Я же, к стыду своему, не могу найти ничего на эту тему, кроме стихотворения Тютчева “Как над горячею золой...” ( ), опубликованного в 1836 году в пушкинском “Современнике” (стихотворения, в котором, к тому же, сожжение письма перемещается из сферы реалий в сферу метафоры). Да, быть может, его же позднего, 1858 года, стихотворения “Она сидела на полу...” ( ), за которым фамильное предание заставляет нас видеть тот же самый, хотя в тексте самого стихотворения вовсе и не фигурирующий акт сожжения любовной переписки – и которое к тому же, добавим, также сигнализирует собой о зависимости от мотивов пушкинской поэзии...

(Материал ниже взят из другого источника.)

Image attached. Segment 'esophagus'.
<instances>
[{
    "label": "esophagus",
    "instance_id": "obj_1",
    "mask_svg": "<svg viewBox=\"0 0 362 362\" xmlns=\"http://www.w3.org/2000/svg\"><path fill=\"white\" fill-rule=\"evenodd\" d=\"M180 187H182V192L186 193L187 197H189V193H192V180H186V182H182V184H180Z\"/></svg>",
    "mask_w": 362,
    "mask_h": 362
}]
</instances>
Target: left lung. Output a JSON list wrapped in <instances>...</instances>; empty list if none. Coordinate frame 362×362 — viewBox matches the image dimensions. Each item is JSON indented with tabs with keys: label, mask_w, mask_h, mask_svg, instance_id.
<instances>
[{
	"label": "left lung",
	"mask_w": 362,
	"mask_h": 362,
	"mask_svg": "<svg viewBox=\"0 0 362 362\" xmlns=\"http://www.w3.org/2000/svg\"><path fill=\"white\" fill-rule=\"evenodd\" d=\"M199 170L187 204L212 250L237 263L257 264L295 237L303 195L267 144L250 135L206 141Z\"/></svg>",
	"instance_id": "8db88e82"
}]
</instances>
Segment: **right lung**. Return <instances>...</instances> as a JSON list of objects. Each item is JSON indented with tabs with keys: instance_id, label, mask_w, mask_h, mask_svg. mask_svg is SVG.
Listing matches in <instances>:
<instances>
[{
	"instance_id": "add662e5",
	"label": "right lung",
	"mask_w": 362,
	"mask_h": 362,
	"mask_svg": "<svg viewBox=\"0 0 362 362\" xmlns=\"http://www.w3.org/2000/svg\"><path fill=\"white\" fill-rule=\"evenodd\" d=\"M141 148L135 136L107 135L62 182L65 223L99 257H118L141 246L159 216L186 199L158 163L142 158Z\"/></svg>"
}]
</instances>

Особенно невероятным, фантастическим в этом историко-биографическом построении современного ученого выглядит то, с какой невинной беззаботностью игнорируется... факт существования в русской поэзии стихотворения Пушкина под названием “Сожженное письмо”! Оно прямо-таки фактически вычеркивается из числа пушкинских произведений.

Вместо того, чтобы прямо указать своему читателю на параллель стихотворения загадочного В.Жква с пушкинским и сделать предположение о литературной зависимости одного от другого, автор словарной статьи употребляет собственное название стихотворения Пушкина – в качестве нарицательного обозначения поэтической темы (которая, как мы знаем, согласно его версии, со времен В.М.Жукова расцветала в русской поэзии). Тем самым – избавляя себя от необходимости выступать перед лицом несговорчивых до фанатизма пушкинистов с инициативой указания на столь сенсационный источник пушкинского стихотворения.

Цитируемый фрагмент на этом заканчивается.